I got really lost reading this I confess. But I moved on since the overall concept seemed quite intriguing, even if I did not get it completely. But it did not get much clearer further on. For example consider their description of a "knowlet"

The future outlook to integrate data mining (for instance gene co-expression data) with literature mining, as formulated in the review by Jensen et al. [2], is at the core of what we aim for at the text mining/data mining interface. To support the capturing of qualitative as well as quantitative data of different natures into a light, flexible, and dynamic ontology format, we have developed a software component called Knowlets™. The Knowlets combine multiple attributes and values for relationships between concepts.
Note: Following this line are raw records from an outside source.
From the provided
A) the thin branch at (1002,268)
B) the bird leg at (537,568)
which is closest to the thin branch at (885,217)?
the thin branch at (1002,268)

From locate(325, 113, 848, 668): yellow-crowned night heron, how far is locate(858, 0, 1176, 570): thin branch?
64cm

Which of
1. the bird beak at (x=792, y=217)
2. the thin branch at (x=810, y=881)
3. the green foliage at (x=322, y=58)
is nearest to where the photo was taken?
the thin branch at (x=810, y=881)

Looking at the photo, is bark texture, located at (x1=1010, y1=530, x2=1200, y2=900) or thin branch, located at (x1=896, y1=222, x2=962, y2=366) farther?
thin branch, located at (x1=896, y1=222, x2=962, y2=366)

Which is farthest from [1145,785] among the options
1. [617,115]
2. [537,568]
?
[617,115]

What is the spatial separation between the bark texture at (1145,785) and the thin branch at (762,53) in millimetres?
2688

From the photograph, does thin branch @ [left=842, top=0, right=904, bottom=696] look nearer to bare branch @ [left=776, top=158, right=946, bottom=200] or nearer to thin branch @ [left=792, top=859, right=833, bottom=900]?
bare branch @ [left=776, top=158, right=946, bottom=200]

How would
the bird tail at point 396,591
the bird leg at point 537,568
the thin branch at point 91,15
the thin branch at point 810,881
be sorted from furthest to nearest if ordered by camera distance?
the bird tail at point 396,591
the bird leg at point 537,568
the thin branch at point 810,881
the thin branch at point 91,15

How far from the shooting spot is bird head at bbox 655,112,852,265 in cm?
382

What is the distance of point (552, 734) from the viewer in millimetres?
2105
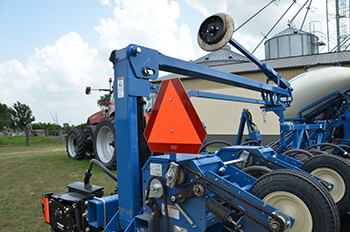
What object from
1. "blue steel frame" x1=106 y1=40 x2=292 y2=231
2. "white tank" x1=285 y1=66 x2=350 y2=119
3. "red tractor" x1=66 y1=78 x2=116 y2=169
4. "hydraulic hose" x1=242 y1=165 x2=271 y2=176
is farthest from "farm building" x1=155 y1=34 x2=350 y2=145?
"blue steel frame" x1=106 y1=40 x2=292 y2=231

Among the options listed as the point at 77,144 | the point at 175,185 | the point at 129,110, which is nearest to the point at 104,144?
the point at 77,144

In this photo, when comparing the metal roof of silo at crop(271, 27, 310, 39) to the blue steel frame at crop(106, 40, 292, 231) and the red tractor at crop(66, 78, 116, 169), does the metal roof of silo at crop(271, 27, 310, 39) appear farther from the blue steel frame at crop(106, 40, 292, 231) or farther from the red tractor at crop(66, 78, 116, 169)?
the blue steel frame at crop(106, 40, 292, 231)

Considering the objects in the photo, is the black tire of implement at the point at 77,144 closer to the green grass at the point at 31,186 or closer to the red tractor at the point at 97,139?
the red tractor at the point at 97,139

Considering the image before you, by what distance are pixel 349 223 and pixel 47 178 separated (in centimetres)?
602

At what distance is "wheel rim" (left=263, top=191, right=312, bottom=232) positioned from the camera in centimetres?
189

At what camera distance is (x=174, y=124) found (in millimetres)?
1878

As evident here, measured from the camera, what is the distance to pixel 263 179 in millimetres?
2100

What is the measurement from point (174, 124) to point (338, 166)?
2.27 meters

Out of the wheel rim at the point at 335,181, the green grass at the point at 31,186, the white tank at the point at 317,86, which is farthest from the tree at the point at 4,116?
the wheel rim at the point at 335,181

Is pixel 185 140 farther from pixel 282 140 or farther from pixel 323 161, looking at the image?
pixel 282 140

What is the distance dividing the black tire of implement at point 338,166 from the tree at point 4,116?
3690 centimetres

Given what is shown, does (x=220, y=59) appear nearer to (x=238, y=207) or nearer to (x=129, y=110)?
(x=129, y=110)

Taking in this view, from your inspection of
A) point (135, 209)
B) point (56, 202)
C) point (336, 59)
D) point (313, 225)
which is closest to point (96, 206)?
point (135, 209)

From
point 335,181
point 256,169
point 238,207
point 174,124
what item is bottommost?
point 335,181
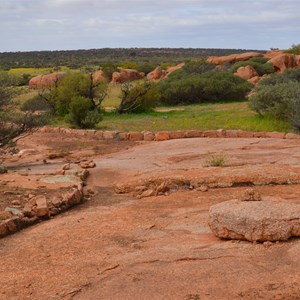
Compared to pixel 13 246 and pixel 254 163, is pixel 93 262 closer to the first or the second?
pixel 13 246

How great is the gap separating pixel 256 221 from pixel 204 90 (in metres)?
19.3

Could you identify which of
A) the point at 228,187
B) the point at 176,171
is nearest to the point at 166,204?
the point at 228,187

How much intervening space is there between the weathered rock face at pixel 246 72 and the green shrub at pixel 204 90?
5.85 metres

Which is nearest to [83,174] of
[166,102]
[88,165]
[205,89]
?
[88,165]

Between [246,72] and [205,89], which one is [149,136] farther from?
[246,72]

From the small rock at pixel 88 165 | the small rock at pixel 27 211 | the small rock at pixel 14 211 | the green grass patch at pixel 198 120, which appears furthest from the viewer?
the green grass patch at pixel 198 120

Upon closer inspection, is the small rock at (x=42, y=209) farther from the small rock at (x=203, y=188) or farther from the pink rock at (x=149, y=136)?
the pink rock at (x=149, y=136)

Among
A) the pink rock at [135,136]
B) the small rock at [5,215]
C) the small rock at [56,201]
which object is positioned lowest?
the pink rock at [135,136]

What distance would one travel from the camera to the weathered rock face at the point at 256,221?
6.27 m

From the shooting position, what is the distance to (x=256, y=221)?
6316 millimetres

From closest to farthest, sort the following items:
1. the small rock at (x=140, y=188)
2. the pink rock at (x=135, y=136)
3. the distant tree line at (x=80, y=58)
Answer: the small rock at (x=140, y=188), the pink rock at (x=135, y=136), the distant tree line at (x=80, y=58)

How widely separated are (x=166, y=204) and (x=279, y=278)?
3.70 meters

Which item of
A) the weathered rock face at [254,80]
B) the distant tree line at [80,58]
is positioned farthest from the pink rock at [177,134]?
the distant tree line at [80,58]

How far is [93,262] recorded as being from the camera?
6.27 m
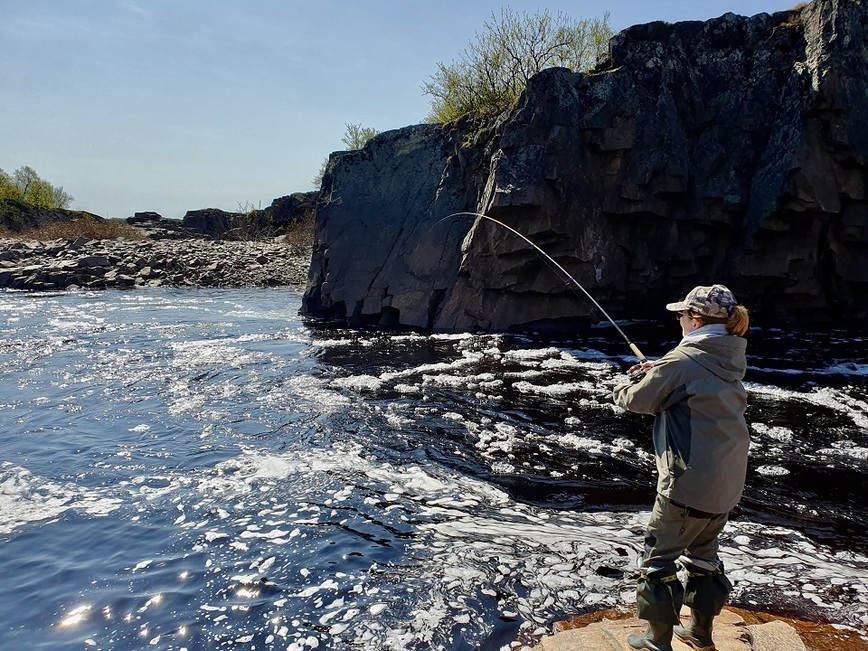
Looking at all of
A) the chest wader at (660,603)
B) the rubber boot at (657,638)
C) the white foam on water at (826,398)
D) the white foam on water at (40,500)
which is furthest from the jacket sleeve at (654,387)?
the white foam on water at (826,398)

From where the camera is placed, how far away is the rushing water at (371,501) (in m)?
4.59

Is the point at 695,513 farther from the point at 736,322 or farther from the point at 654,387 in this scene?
the point at 736,322

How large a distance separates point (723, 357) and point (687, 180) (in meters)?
14.0

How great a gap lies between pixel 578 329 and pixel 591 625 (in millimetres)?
13150

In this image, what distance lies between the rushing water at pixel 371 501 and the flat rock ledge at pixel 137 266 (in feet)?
65.1

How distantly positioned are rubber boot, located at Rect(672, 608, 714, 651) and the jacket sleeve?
127cm

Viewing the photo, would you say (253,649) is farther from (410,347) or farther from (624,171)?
(624,171)

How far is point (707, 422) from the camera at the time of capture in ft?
11.5

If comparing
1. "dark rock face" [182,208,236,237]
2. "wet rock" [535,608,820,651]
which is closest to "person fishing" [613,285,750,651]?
"wet rock" [535,608,820,651]

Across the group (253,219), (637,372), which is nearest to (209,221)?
(253,219)

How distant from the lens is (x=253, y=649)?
13.8ft

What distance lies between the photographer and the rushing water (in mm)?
4586

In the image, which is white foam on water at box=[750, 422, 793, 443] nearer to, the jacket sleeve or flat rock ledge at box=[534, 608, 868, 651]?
flat rock ledge at box=[534, 608, 868, 651]

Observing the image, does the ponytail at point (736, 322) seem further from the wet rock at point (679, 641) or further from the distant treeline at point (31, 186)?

Scientific publications contain many re-iterations of factual statements. The Knowlet records relationships between two concepts only once. The attributes and values of the relationships change based on multiple instances of factual statements (the F parameter), increasing co-occurrence (the C parameter) or associations (The A parameter). This approach results in a minimal growth of the 'concept space' as compared to the text space (Figure 1).

OK ... I got lost every time I tried to read this in detail. I do think they could benefit greatly by translating their paper from the language used by people who work on text mining to a broader presentation.

But reading between the lines here, this is a new, apparently open access system to try and get community annotation for "Concepts" and for relationships among concepts in biological sciences. Those concepts could include a wide range of things, including genes, genomes, proteins, as well as more standard concepts like functions. Whatever this system is, it seems worth checking out.

I leave you with their ending:

Once widely used and augmented, this resource could become an open, yet quality assured and comprehensive, environment for collaborative reference and knowledge discovery.

Now that I can say I understand and it sounds good to me. If anyone out there has any more insight into this, please give your input.

2 comments:

  1. Thanks. I missed Euan's post. Looks like they had some disagreements though it is not clear what the resolution is. My problem was more with the writing itself ... it seemed to be geared too much to the insiders and not to the people they should be recruiting to contribute.